§ SHORT EXERCISE:
Retype each line exactly. Skip images.

* start GIVEN INFORMATION *

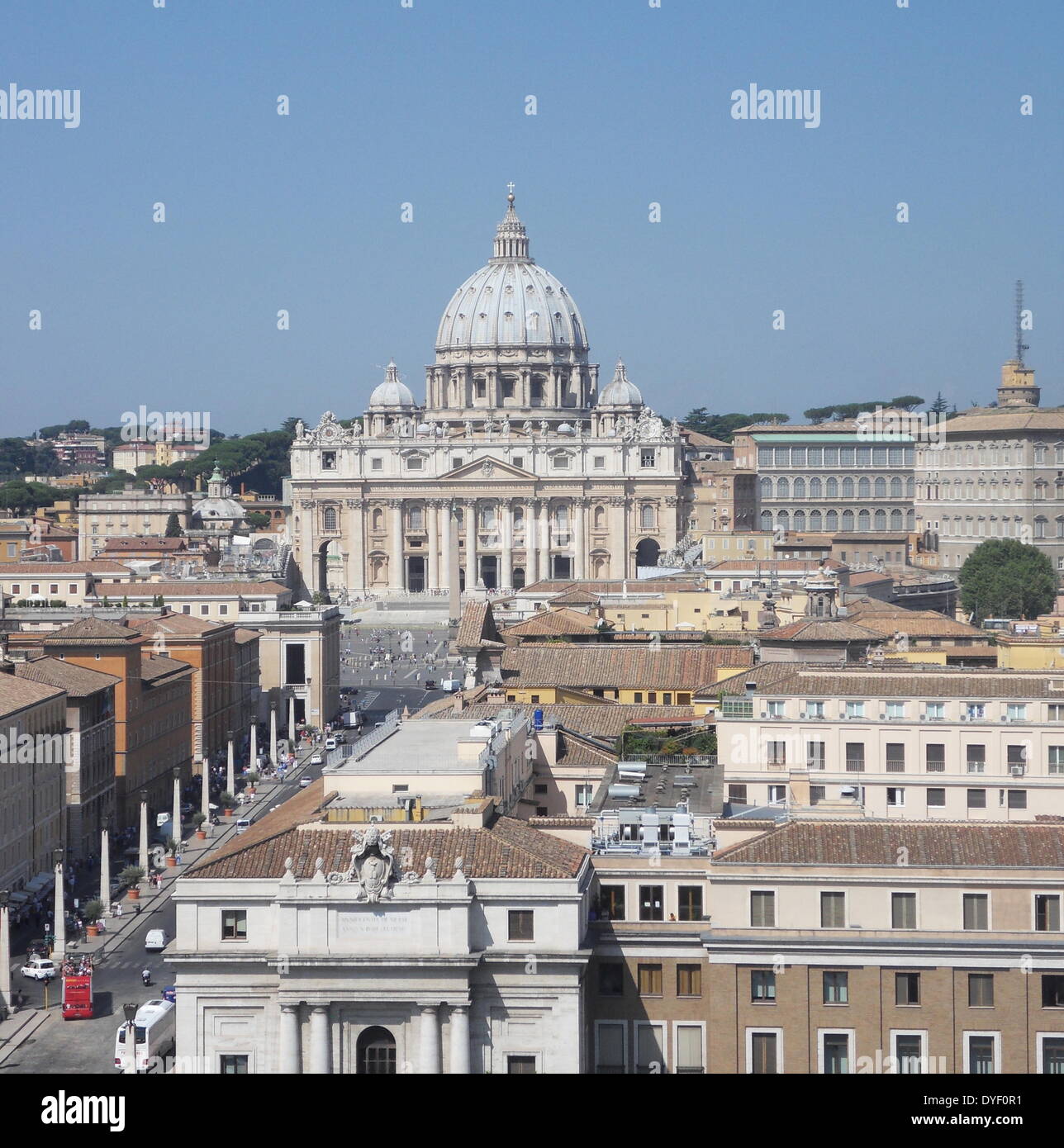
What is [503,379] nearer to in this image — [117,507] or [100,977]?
[117,507]

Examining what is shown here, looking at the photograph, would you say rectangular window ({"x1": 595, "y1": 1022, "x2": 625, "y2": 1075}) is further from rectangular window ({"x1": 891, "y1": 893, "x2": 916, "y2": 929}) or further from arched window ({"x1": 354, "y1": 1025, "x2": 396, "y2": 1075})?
rectangular window ({"x1": 891, "y1": 893, "x2": 916, "y2": 929})

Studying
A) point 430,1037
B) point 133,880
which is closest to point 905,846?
point 430,1037

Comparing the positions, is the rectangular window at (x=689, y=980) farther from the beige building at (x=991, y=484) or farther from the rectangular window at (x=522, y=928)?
the beige building at (x=991, y=484)

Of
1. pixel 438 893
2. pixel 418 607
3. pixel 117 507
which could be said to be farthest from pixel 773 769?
pixel 117 507

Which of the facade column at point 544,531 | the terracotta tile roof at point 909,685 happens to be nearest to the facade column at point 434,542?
the facade column at point 544,531

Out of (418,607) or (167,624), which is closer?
(167,624)
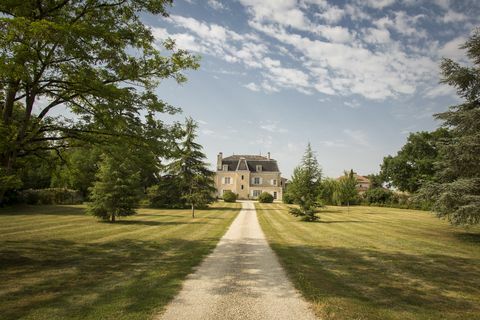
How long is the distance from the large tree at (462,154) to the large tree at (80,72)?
14911mm

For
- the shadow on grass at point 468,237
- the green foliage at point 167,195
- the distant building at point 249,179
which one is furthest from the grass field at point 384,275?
the distant building at point 249,179

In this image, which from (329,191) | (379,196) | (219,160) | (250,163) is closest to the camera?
(329,191)

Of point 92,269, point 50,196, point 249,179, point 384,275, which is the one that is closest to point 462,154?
point 384,275

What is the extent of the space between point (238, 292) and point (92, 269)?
4.88 meters

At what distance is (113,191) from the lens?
2044cm

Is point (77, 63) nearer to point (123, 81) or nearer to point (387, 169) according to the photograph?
point (123, 81)

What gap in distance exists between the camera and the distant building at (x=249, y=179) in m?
62.7

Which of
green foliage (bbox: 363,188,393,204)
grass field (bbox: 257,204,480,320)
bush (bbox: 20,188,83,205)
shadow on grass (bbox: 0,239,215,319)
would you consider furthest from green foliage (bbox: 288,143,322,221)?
green foliage (bbox: 363,188,393,204)

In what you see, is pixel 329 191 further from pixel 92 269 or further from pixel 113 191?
pixel 92 269

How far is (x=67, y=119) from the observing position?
34.8 ft

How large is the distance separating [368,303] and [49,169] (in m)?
12.0

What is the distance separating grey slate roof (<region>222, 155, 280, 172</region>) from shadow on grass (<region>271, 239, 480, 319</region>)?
50.5m

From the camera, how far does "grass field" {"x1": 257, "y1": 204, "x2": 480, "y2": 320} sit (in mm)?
6500

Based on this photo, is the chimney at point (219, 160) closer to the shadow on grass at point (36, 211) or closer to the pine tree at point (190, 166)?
the pine tree at point (190, 166)
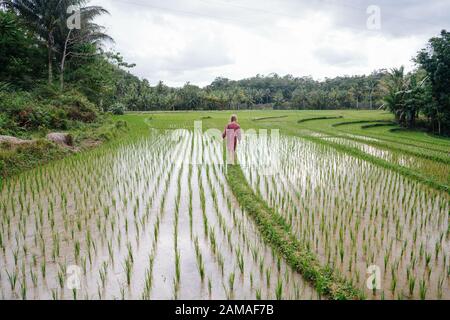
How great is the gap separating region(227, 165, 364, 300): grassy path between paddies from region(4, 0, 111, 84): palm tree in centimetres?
1524

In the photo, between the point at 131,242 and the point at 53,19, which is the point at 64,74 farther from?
the point at 131,242

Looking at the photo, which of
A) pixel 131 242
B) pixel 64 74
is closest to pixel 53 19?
pixel 64 74

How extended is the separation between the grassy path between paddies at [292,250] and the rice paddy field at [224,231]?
1 centimetres

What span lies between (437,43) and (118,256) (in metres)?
19.2

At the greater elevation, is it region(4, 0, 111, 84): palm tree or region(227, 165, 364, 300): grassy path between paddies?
region(4, 0, 111, 84): palm tree

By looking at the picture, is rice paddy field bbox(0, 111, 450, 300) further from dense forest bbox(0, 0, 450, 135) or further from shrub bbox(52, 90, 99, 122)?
shrub bbox(52, 90, 99, 122)

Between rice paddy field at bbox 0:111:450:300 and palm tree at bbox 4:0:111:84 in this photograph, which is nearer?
rice paddy field at bbox 0:111:450:300

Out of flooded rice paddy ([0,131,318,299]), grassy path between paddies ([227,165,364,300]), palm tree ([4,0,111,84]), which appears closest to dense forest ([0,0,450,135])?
palm tree ([4,0,111,84])

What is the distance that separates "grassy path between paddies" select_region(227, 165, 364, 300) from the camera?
272 cm

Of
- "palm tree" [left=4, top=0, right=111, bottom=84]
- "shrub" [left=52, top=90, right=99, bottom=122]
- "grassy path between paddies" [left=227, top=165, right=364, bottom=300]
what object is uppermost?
"palm tree" [left=4, top=0, right=111, bottom=84]

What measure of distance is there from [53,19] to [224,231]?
1644 centimetres

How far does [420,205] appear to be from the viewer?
16.6ft
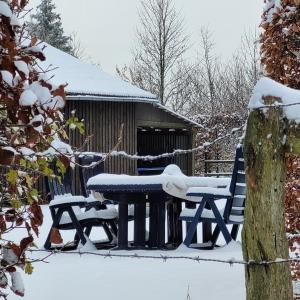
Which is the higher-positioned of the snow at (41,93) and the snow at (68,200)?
the snow at (41,93)

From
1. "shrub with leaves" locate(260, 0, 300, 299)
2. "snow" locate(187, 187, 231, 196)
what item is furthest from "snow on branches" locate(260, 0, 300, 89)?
"snow" locate(187, 187, 231, 196)

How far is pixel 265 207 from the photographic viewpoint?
9.76 ft

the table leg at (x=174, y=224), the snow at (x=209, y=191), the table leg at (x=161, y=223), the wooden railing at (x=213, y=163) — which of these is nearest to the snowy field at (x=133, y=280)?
the snow at (x=209, y=191)

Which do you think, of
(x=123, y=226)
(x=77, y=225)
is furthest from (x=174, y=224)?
(x=77, y=225)

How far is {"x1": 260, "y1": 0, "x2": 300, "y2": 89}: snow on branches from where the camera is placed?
18.7ft

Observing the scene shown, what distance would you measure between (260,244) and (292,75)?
10.3ft

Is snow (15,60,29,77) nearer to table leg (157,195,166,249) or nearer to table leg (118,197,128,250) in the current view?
table leg (118,197,128,250)

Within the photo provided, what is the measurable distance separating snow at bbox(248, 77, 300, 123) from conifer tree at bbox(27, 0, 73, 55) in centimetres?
3752

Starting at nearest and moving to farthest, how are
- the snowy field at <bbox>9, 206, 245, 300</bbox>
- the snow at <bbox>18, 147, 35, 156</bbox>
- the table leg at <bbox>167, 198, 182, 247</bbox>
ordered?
the snow at <bbox>18, 147, 35, 156</bbox> → the snowy field at <bbox>9, 206, 245, 300</bbox> → the table leg at <bbox>167, 198, 182, 247</bbox>

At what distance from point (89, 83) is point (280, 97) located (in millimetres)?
14720

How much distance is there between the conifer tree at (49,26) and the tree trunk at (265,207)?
37629 millimetres

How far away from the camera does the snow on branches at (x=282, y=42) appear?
5.71m

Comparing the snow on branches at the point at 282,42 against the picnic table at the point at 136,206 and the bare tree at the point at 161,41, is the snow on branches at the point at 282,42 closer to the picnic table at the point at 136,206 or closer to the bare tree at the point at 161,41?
the picnic table at the point at 136,206

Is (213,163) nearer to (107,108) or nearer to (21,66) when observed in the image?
(107,108)
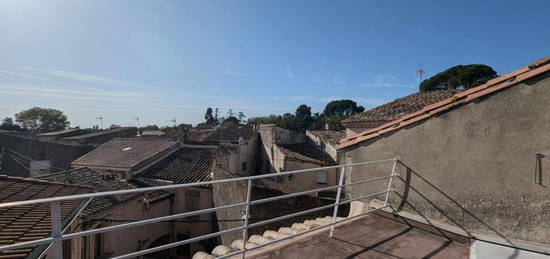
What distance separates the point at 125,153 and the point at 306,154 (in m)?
12.3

* end GIVEN INFORMATION *

§ THE SOLUTION:
What is [503,379] nearer to in this image — [117,507] or [100,977]?
[117,507]

Examining what is shown here, looking at the photograph, would you say rectangular window ({"x1": 595, "y1": 1022, "x2": 625, "y2": 1075}) is further from rectangular window ({"x1": 891, "y1": 893, "x2": 916, "y2": 929}) or further from arched window ({"x1": 354, "y1": 1025, "x2": 396, "y2": 1075})?
rectangular window ({"x1": 891, "y1": 893, "x2": 916, "y2": 929})

Studying
A) point 430,1037
B) point 133,880
which is closest to point 905,846?
point 430,1037

Comparing the positions, is the rectangular window at (x=689, y=980) farther from the beige building at (x=991, y=484) or farther from the rectangular window at (x=522, y=928)?
the beige building at (x=991, y=484)

Of
1. pixel 438 893
2. pixel 418 607
3. pixel 117 507
which could be said to be farthest from pixel 773 769?
pixel 117 507

Which of the facade column at point 544,531 | the terracotta tile roof at point 909,685 happens to be nearest to the facade column at point 434,542?
the facade column at point 544,531

Out of (418,607) or (167,624), which is closer?
(167,624)
How long is the distance from the large tree at (462,154) to the large tree at (80,72)?
14911mm

For
- the shadow on grass at point 468,237
- the green foliage at point 167,195
- the distant building at point 249,179
which one is furthest from the grass field at point 384,275?
the distant building at point 249,179

In this image, which from (329,191) | (379,196) | (219,160) | (250,163) is closest to the camera?
(329,191)

Of point 92,269, point 50,196, point 249,179, point 384,275, which is the one that is closest to point 462,154?
point 384,275

What is the extent of the space between point (238, 292) and point (92, 269)?
4.88 meters

At what distance is (113,191) from the lens?
2044cm

Is point (77, 63) nearer to point (123, 81) or nearer to point (387, 169) according to the photograph?
point (123, 81)

What gap in distance exists between the camera and the distant building at (x=249, y=179) in m?
62.7

Which of
green foliage (bbox: 363,188,393,204)
grass field (bbox: 257,204,480,320)
bush (bbox: 20,188,83,205)
shadow on grass (bbox: 0,239,215,319)
would you consider furthest from green foliage (bbox: 288,143,322,221)?
green foliage (bbox: 363,188,393,204)

In what you see, is pixel 329 191 further from pixel 92 269 or further from pixel 113 191?
pixel 92 269

How far is (x=67, y=119) from the observing position?
34.8 ft

How large is the distance separating [368,303] and [49,169] (in m)?
12.0

What is the distance separating grey slate roof (<region>222, 155, 280, 172</region>) from shadow on grass (<region>271, 239, 480, 319</region>)?
50.5m

From the camera, how far does "grass field" {"x1": 257, "y1": 204, "x2": 480, "y2": 320} sit (in mm)?
6500

Based on this photo, is the chimney at point (219, 160) closer to the shadow on grass at point (36, 211) or closer to the pine tree at point (190, 166)?
the pine tree at point (190, 166)
How great is the gap separating region(227, 165, 364, 300): grassy path between paddies from region(4, 0, 111, 84): palm tree in centimetres?
1524

In the photo, between the point at 131,242 and the point at 53,19, which is the point at 64,74 farther from?
the point at 131,242

Looking at the photo, which of
A) pixel 131 242
B) pixel 64 74
is closest to pixel 53 19?
pixel 64 74

How extended is the separation between the grassy path between paddies at [292,250] and the rice paddy field at [224,231]?
1 centimetres

What span lies between (437,43) and (118,256) (in metres)?
19.2

At the greater elevation, is it region(4, 0, 111, 84): palm tree or region(227, 165, 364, 300): grassy path between paddies?
region(4, 0, 111, 84): palm tree

By looking at the picture, is rice paddy field bbox(0, 111, 450, 300) further from dense forest bbox(0, 0, 450, 135) or further from shrub bbox(52, 90, 99, 122)?
shrub bbox(52, 90, 99, 122)

Between rice paddy field at bbox 0:111:450:300 and palm tree at bbox 4:0:111:84 in this photograph, which is nearer?
rice paddy field at bbox 0:111:450:300

Out of flooded rice paddy ([0,131,318,299]), grassy path between paddies ([227,165,364,300]), palm tree ([4,0,111,84]), which appears closest to dense forest ([0,0,450,135])?
palm tree ([4,0,111,84])

What is the distance that separates "grassy path between paddies" select_region(227, 165, 364, 300) from the camera?
272 cm

Of
- "palm tree" [left=4, top=0, right=111, bottom=84]
- "shrub" [left=52, top=90, right=99, bottom=122]
- "grassy path between paddies" [left=227, top=165, right=364, bottom=300]
what object is uppermost?
"palm tree" [left=4, top=0, right=111, bottom=84]

What measure of distance is there from [53,19] to [224,231]?
1644 centimetres

How far does [420,205] appear to be from the viewer?
16.6ft
Which is the higher-positioned of the snow at (41,93) and the snow at (68,200)?
the snow at (41,93)

From
1. "shrub with leaves" locate(260, 0, 300, 299)
2. "snow" locate(187, 187, 231, 196)
what item is furthest from "snow on branches" locate(260, 0, 300, 89)?
"snow" locate(187, 187, 231, 196)

How far is pixel 265 207 from the photographic viewpoint?
9.76 ft

the table leg at (x=174, y=224), the snow at (x=209, y=191), the table leg at (x=161, y=223), the wooden railing at (x=213, y=163) — which of these is nearest to the snowy field at (x=133, y=280)?
the snow at (x=209, y=191)

Which do you think, of
(x=123, y=226)
(x=77, y=225)
is furthest from (x=174, y=224)?
(x=77, y=225)

How far is {"x1": 260, "y1": 0, "x2": 300, "y2": 89}: snow on branches from where the camera is placed?
18.7ft

Observing the scene shown, what distance would you measure between (260,244) and (292,75)?
10.3ft

Is snow (15,60,29,77) nearer to table leg (157,195,166,249) or nearer to table leg (118,197,128,250) in the current view?
table leg (118,197,128,250)

Within the photo provided, what is the measurable distance separating snow at bbox(248, 77, 300, 123) from conifer tree at bbox(27, 0, 73, 55) in centimetres?
3752

Starting at nearest and moving to farthest, how are
- the snowy field at <bbox>9, 206, 245, 300</bbox>
- the snow at <bbox>18, 147, 35, 156</bbox>
- the table leg at <bbox>167, 198, 182, 247</bbox>
ordered?
the snow at <bbox>18, 147, 35, 156</bbox> → the snowy field at <bbox>9, 206, 245, 300</bbox> → the table leg at <bbox>167, 198, 182, 247</bbox>

At what distance from point (89, 83) is point (280, 97) located (in millimetres)?
14720

How much distance is there between the conifer tree at (49,26) and the tree trunk at (265,207)?
37629 millimetres

How far away from the camera does the snow on branches at (x=282, y=42) appear?
5.71m

Comparing the snow on branches at the point at 282,42 against the picnic table at the point at 136,206 and the bare tree at the point at 161,41, is the snow on branches at the point at 282,42 closer to the picnic table at the point at 136,206 or closer to the bare tree at the point at 161,41?
the picnic table at the point at 136,206

Is (213,163) nearer to (107,108) or nearer to (21,66) when observed in the image?
(107,108)
What distance separates the point at 125,153 and the point at 306,154 (in m)?
12.3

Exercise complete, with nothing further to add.